▼

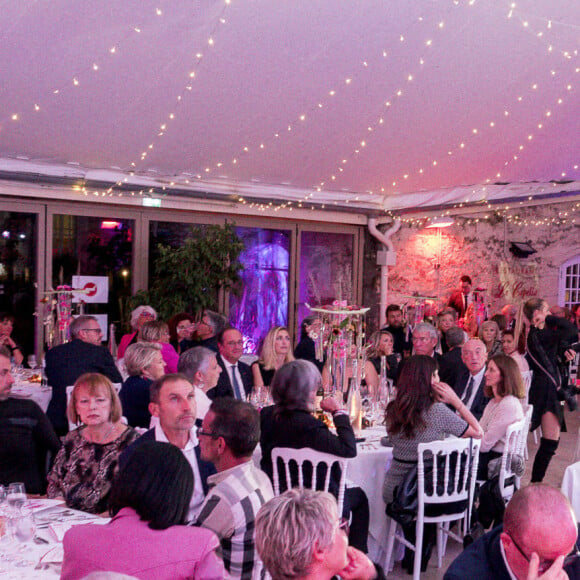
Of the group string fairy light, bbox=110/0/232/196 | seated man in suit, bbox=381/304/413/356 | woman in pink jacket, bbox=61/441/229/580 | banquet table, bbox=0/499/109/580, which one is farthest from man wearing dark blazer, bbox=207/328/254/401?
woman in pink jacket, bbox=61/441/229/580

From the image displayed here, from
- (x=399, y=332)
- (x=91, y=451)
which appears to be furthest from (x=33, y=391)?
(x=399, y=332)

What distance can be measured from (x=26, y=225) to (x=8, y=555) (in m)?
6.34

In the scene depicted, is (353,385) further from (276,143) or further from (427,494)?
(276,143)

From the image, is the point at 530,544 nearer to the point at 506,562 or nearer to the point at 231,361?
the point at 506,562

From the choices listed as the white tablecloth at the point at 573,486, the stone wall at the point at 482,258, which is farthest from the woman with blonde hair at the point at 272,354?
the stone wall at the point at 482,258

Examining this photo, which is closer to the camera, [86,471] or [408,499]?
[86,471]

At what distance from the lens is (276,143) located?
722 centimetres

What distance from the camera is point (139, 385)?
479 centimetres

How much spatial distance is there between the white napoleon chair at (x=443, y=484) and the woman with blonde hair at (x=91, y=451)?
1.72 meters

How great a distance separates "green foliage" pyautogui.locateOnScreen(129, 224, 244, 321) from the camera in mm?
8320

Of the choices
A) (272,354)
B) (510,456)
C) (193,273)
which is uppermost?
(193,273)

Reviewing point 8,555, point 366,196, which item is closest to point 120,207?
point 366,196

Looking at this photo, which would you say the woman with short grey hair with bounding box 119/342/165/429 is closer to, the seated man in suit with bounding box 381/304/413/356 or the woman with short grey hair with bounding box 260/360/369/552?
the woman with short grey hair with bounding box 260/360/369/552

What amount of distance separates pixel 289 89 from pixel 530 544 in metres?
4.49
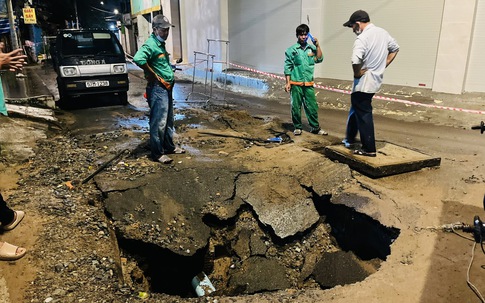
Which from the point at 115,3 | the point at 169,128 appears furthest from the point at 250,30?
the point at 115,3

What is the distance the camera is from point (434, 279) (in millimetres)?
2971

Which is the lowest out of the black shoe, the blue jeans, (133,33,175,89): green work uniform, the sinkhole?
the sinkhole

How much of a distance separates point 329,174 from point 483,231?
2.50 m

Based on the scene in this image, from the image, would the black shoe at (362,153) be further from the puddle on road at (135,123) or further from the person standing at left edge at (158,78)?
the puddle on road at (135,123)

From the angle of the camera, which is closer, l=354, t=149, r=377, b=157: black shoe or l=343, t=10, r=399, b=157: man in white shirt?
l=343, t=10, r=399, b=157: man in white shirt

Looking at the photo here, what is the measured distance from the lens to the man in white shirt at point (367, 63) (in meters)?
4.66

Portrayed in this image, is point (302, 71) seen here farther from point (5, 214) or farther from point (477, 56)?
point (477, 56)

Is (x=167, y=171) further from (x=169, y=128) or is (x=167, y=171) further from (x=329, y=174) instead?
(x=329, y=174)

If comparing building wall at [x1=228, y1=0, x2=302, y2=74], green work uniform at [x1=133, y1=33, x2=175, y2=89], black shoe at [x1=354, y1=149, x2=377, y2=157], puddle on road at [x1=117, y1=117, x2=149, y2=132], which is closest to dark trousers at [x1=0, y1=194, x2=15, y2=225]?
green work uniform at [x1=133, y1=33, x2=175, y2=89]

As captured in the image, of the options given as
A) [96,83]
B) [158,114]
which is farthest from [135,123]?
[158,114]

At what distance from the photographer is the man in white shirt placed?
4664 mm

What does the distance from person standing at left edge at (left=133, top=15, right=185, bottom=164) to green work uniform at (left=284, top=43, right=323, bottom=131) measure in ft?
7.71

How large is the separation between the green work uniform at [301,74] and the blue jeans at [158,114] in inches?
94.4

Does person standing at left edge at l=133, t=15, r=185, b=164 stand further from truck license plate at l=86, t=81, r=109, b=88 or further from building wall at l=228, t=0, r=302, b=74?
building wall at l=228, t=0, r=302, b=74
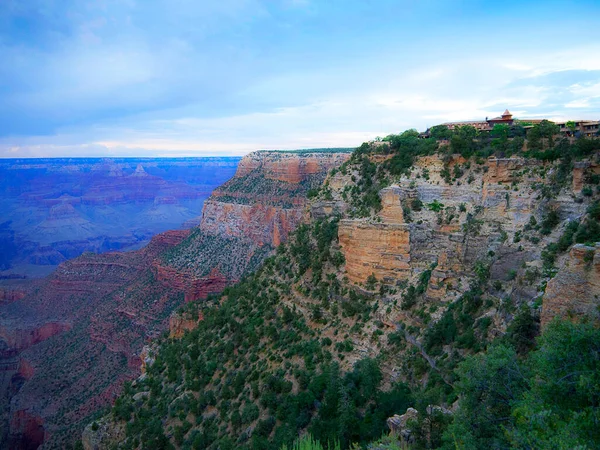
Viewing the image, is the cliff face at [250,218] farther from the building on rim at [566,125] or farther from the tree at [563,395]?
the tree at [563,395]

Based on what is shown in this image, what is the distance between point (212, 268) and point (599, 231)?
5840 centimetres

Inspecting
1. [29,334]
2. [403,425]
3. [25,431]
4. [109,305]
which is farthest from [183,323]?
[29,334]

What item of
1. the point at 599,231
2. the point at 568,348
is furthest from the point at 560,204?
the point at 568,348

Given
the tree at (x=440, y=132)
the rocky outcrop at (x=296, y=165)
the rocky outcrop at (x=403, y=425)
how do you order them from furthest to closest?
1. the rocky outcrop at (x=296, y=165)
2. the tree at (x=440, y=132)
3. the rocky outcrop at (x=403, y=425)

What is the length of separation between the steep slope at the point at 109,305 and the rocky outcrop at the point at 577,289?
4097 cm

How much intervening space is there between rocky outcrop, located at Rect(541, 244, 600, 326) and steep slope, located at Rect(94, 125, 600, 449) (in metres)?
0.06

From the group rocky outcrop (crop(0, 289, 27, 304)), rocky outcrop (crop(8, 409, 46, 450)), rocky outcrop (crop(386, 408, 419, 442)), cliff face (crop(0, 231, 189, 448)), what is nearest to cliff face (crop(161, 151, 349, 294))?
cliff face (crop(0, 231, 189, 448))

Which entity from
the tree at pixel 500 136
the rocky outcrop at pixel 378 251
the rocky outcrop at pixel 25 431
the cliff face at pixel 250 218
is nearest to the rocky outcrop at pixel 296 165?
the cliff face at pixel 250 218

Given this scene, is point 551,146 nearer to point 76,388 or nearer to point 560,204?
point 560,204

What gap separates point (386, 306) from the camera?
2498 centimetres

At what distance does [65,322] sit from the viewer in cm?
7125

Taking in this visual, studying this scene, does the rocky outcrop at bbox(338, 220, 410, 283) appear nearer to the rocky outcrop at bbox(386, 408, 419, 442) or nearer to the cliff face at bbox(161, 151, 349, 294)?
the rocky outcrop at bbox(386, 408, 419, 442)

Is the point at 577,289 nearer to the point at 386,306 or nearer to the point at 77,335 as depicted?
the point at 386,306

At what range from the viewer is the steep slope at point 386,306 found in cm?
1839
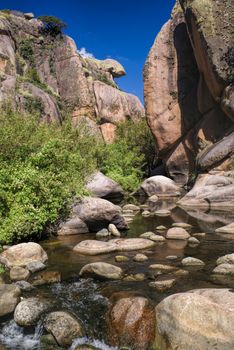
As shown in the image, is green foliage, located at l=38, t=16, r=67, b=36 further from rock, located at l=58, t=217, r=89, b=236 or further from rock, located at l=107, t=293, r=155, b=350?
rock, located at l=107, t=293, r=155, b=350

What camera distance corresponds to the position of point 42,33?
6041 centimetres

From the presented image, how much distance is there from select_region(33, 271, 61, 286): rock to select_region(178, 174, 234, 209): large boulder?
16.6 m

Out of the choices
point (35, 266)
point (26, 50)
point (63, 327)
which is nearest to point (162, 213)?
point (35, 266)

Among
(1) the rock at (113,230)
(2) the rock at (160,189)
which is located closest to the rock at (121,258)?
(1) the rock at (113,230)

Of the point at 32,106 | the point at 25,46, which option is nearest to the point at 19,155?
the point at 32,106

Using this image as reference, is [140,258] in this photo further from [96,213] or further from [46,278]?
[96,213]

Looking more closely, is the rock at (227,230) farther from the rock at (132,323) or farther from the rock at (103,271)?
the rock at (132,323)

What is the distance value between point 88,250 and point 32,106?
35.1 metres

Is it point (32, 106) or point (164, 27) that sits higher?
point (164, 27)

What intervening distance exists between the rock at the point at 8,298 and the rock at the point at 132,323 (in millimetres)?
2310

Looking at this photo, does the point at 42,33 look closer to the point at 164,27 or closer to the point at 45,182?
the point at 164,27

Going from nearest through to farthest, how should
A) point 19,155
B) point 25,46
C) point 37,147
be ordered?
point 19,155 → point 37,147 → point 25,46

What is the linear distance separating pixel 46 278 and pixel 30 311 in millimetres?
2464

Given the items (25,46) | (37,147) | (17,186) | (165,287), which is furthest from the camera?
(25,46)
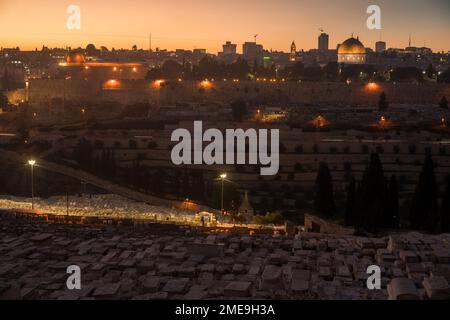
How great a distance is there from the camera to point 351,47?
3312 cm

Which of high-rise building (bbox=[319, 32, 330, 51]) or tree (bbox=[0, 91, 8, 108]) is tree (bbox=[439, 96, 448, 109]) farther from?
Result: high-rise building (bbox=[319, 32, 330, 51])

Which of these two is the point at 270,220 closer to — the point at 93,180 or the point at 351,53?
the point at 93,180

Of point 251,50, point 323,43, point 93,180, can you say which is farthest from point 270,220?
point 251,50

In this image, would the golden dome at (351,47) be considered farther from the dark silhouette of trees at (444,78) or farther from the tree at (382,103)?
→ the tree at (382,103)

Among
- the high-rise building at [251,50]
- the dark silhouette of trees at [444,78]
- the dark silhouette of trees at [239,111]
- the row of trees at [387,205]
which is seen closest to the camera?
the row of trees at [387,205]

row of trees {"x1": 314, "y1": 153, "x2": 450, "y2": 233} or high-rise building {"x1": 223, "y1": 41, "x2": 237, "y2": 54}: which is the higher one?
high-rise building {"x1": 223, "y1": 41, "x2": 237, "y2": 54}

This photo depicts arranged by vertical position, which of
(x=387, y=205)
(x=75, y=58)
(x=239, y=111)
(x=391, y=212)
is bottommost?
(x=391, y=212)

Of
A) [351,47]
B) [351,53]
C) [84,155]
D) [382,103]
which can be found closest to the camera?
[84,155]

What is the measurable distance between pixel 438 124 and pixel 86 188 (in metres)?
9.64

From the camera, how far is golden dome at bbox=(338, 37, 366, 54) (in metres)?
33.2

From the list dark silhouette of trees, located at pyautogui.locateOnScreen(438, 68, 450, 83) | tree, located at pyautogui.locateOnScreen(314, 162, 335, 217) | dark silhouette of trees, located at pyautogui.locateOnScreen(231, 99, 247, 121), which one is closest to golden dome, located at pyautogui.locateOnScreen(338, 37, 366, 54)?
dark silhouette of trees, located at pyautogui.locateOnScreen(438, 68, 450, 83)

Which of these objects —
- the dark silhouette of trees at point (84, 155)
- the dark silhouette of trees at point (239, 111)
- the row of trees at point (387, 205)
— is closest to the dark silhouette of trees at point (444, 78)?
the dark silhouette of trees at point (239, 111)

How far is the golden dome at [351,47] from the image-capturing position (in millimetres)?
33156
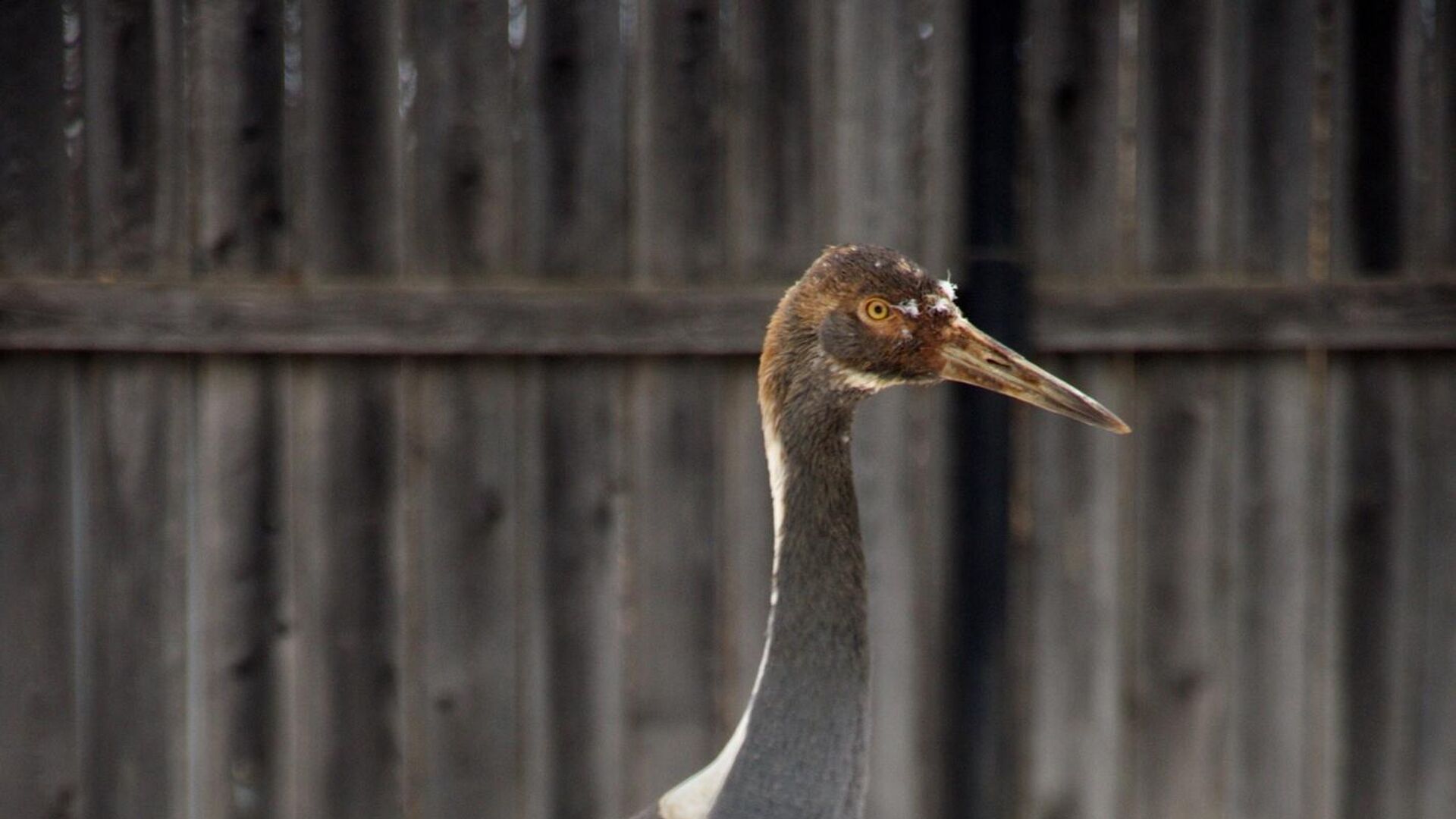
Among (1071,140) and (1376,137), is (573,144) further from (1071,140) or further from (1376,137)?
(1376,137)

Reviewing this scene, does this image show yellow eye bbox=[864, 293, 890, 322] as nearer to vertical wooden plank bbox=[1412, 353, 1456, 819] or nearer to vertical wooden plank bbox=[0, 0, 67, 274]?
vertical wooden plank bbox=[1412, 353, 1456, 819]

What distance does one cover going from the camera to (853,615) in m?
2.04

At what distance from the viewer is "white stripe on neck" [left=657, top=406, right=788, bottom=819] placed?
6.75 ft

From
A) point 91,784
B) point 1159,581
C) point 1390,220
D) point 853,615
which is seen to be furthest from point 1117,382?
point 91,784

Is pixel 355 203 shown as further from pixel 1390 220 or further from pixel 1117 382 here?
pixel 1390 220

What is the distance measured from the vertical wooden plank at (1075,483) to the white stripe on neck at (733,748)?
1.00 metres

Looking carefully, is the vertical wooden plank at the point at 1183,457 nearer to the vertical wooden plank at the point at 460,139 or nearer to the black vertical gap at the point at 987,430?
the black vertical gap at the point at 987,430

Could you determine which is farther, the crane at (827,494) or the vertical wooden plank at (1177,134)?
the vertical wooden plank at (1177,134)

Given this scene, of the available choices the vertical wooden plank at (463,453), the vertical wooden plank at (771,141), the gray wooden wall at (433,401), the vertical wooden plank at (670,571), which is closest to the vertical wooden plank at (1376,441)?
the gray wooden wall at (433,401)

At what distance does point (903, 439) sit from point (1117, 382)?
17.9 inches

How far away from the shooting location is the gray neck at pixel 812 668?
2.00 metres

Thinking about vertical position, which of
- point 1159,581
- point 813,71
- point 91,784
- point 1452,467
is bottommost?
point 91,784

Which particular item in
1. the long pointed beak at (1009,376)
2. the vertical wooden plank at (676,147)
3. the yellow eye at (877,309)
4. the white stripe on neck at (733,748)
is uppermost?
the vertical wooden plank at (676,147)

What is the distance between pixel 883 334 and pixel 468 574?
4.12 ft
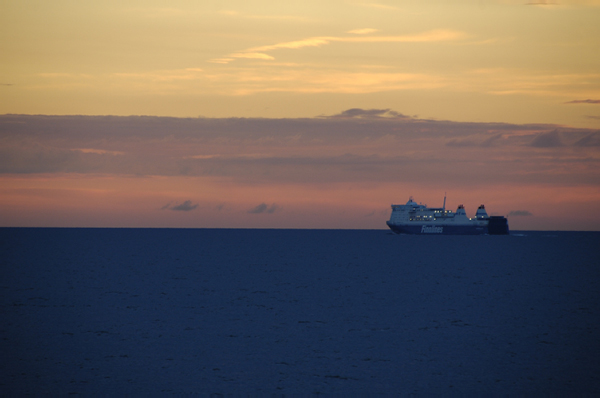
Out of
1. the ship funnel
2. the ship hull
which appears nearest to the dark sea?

▲

Work to do: Locate the line containing "Could you determine" in the records above, then output it and every line after it through the last, excluding pictures.

Response to the exercise:
Could you determine which is farther, the crane at (827,494) or the vertical wooden plank at (1177,134)?
the vertical wooden plank at (1177,134)

Given this scene, of the available choices the vertical wooden plank at (463,453), the vertical wooden plank at (771,141), the gray wooden wall at (433,401), the vertical wooden plank at (670,571), which is closest to the vertical wooden plank at (1376,441)?
the gray wooden wall at (433,401)

At what distance does point (903, 439) sit from point (1117, 382)?
17.9 inches

How far away from the shooting location is the gray neck at pixel 812 668?
2.00 metres

Thinking about vertical position, which of
- point 1159,581
- point 813,71
- point 91,784
- point 1452,467
is bottommost?
point 91,784

Which particular item in
1. the long pointed beak at (1009,376)
2. the vertical wooden plank at (676,147)
3. the yellow eye at (877,309)
4. the white stripe on neck at (733,748)
is uppermost?
the vertical wooden plank at (676,147)

What is the distance between pixel 883 334 and pixel 468 574?
4.12 ft
Out of
1. the ship funnel
2. the ship hull
which appears nearest to the dark sea?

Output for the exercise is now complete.